You can run the following command to check the status of
ZenService
. When the foundational services upgrade is complete, this command will have a STATUS ofCompleted
. Do not proceed until the upgrade has completed.oc get zenservice -A -o custom-columns='KIND:.kind,NAME:.metadata.name,NAMESPACE:.metadata.namespace,VERSION:status.currentVersion,STATUS:.status.zenStatus,PROGRESS:.status.Progress,MESSAGE:.status.ProgressMessage'
Example output from a successful foundational services upgrade:
KIND NAME NAMESPACE VERSION STATUS PROGRESS MESSAGE ZenService iaf-zen-cpdservice cp4waiops 4.8.0 Completed 100% The Current Operation Is Completed
6. Scale down AIOpsEdge and AIOps orchestrator
-
Scale AIOpsEdge and AIOps orchestrator down to zero replicas.
Run the following commands:
oc scale deployment aiopsedge-operator-controller-manager -n <namespace> --replicas=0 oc scale deployment ibm-aiops-orchestrator-controller-manager -n <namespace> --replicas=0
Where
<namespace>
is the namespace (project) that your IBM Cloud Pak for Watson AIOps installation is deployed in. -
Wait for the AIOpsEdge operator and AIOps orchestrator pods to terminate.

***

Given instruction A. List every column heading shown in the example output in the upgrade instructions.
The text and the records come from separate, unrelated sources.

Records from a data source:
***

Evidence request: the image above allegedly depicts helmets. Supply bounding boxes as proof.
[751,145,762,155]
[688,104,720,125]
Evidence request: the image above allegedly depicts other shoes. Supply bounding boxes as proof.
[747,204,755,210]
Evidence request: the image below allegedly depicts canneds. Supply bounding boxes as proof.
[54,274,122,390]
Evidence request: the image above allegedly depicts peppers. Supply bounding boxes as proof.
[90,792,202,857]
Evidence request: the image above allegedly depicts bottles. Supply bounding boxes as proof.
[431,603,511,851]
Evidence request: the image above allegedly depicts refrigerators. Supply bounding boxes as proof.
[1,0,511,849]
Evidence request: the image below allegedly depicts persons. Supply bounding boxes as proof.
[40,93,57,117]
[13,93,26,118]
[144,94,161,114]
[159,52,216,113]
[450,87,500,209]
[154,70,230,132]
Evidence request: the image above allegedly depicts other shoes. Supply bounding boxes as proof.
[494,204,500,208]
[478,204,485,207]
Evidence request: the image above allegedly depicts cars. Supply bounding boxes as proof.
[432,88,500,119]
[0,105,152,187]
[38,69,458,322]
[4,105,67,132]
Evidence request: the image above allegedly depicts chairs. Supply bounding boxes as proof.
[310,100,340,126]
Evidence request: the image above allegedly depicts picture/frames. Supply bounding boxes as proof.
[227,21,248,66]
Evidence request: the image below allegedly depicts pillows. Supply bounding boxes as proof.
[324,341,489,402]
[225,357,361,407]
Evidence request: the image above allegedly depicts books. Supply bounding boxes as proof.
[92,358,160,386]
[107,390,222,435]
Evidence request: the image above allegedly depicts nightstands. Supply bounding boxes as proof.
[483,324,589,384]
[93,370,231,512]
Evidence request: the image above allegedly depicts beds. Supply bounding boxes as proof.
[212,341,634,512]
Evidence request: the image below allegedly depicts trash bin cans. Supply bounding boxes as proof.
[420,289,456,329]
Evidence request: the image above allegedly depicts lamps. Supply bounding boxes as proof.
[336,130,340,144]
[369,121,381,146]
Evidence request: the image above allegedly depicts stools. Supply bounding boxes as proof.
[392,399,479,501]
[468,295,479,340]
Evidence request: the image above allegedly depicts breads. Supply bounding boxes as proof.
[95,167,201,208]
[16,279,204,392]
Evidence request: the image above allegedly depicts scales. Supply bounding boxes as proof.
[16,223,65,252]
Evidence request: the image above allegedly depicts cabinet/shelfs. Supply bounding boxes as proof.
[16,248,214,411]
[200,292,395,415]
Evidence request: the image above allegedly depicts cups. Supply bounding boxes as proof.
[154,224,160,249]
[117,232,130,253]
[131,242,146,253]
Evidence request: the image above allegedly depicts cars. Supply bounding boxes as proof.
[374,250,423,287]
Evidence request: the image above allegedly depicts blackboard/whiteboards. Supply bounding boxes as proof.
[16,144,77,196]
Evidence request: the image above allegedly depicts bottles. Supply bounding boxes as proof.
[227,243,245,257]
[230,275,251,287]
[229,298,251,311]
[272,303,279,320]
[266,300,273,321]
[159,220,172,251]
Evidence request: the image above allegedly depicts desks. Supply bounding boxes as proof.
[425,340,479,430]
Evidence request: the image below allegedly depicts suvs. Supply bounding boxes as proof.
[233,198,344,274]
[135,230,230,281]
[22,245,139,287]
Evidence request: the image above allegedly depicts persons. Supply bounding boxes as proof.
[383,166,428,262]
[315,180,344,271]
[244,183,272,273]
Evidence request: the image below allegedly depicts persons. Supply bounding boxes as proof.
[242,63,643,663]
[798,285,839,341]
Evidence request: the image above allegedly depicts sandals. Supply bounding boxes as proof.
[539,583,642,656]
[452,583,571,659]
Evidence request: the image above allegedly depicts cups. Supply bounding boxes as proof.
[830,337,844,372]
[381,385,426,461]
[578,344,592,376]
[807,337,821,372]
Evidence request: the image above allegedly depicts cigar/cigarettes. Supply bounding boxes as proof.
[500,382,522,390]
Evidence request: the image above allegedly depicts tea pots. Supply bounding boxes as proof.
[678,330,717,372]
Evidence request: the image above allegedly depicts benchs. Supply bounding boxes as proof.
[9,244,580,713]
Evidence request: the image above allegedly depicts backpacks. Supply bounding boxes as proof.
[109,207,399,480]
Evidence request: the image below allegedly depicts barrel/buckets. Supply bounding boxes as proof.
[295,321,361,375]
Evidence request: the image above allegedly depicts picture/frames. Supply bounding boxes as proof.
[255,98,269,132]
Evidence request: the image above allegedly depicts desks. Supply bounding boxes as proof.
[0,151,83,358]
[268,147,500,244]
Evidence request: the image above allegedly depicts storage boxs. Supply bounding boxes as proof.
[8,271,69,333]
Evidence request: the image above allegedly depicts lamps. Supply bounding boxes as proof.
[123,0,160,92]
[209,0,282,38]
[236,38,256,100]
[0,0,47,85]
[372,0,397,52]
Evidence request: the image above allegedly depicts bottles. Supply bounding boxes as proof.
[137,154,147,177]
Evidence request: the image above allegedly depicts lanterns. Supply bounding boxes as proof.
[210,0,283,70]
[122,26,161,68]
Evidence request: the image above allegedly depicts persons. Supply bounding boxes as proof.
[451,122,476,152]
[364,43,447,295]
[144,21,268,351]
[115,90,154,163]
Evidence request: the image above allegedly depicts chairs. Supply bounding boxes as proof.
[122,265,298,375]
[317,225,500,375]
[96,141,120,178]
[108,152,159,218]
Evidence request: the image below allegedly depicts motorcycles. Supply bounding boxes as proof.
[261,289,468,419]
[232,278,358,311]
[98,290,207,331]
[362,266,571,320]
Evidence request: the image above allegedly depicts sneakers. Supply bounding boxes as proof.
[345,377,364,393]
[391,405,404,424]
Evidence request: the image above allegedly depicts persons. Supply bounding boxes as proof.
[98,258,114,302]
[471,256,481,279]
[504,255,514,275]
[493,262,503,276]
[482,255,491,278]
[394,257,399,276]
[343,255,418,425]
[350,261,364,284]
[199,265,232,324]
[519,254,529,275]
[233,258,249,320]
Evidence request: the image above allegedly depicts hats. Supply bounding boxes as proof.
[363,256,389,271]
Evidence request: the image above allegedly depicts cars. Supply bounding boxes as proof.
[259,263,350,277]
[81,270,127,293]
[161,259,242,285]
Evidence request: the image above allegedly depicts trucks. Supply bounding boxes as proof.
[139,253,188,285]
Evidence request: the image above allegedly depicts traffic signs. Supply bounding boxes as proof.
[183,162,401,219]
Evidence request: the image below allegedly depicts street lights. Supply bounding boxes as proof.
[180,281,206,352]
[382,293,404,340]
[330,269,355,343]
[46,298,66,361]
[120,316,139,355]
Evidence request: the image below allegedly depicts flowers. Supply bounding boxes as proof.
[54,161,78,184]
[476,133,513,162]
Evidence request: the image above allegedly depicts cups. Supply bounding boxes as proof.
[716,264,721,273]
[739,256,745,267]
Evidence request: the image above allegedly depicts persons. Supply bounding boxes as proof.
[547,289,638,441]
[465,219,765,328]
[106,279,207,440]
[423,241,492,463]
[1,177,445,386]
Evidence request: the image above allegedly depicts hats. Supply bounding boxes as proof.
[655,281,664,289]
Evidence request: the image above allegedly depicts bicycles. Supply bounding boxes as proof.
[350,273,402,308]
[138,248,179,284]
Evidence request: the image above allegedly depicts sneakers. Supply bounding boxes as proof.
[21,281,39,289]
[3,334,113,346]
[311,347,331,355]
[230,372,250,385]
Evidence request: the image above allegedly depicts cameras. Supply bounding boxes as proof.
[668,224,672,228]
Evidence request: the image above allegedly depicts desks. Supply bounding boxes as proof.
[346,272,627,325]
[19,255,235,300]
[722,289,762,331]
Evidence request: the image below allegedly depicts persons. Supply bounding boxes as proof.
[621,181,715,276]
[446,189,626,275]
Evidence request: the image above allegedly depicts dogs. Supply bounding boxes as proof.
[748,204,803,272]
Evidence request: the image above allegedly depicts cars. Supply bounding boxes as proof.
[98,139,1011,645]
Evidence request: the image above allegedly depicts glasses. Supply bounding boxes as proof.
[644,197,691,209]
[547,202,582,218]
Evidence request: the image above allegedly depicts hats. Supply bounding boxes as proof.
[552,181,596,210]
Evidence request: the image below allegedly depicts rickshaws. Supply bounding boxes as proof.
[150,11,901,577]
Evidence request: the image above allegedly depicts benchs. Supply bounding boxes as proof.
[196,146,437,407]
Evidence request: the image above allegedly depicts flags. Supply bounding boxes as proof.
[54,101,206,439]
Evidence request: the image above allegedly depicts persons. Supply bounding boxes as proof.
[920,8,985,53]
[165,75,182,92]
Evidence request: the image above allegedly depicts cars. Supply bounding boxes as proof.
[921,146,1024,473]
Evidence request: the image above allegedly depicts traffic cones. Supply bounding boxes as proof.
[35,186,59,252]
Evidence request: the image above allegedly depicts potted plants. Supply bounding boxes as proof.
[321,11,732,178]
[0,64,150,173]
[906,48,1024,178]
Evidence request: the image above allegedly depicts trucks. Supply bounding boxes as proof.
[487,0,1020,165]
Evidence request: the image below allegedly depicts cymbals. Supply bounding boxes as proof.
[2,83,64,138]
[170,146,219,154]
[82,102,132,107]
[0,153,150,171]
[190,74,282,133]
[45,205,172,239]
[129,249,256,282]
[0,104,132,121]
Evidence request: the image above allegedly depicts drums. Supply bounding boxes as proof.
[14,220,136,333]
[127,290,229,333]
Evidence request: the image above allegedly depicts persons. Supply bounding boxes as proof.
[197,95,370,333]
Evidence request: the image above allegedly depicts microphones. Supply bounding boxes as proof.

***

Given instruction B. Lay out the records from the line containing "Evidence request: the image above allegedly depicts cameras." down to the line containing "[0,104,132,121]", both lines included, as a two-column CSV with the columns request and boxes. Use one row per request, put each field in quotation marks, and replace line breaks with spaces.

Exercise response A. KIND, NAME, NAMESPACE, VERSION, STATUS, PROGRESS, MESSAGE

Exercise response B.
request,boxes
"Evidence request: the image above allegedly depicts cameras. Supply bounding boxes as proof.","[668,224,672,228]"
"Evidence request: the image above allegedly depicts desks. Supply bounding boxes as proof.","[346,272,627,325] [19,255,235,300] [722,289,762,331]"
"Evidence request: the image below allegedly depicts persons. Supply bounding boxes as proof.","[621,181,715,276] [446,189,626,275]"
"Evidence request: the image above allegedly depicts dogs. Supply bounding boxes as proof.","[748,204,803,272]"
"Evidence request: the image above allegedly depicts cars. Supply bounding boxes as proof.","[98,139,1011,645]"
"Evidence request: the image above allegedly depicts glasses. Supply bounding boxes as proof.","[644,197,691,209] [547,202,582,218]"
"Evidence request: the image above allegedly depicts hats. Supply bounding boxes as proof.","[552,181,596,210]"
"Evidence request: the image below allegedly depicts rickshaws. Supply bounding boxes as proof.","[150,11,901,577]"
"Evidence request: the image above allegedly depicts benchs. Supply bounding boxes as proof.","[196,146,437,407]"
"Evidence request: the image above allegedly depicts flags. Supply bounding boxes as proof.","[54,101,206,439]"
"Evidence request: the image above allegedly depicts persons. Supply bounding boxes as proof.","[920,8,985,53] [165,75,182,92]"
"Evidence request: the image above allegedly depicts cars. Supply bounding boxes as proof.","[921,146,1024,473]"
"Evidence request: the image above allegedly depicts traffic cones. Supply bounding boxes as proof.","[35,186,59,252]"
"Evidence request: the image above allegedly depicts potted plants. Supply bounding boxes as proof.","[321,11,732,178] [0,64,150,173] [906,48,1024,178]"
"Evidence request: the image above allegedly depicts trucks. Supply bounding boxes as proof.","[487,0,1020,165]"
"Evidence request: the image below allegedly depicts cymbals. Supply bounding boxes as proof.","[2,83,64,138] [170,146,219,154] [82,102,132,107] [0,153,150,171] [190,74,282,133] [45,205,172,239] [129,249,256,282] [0,104,132,121]"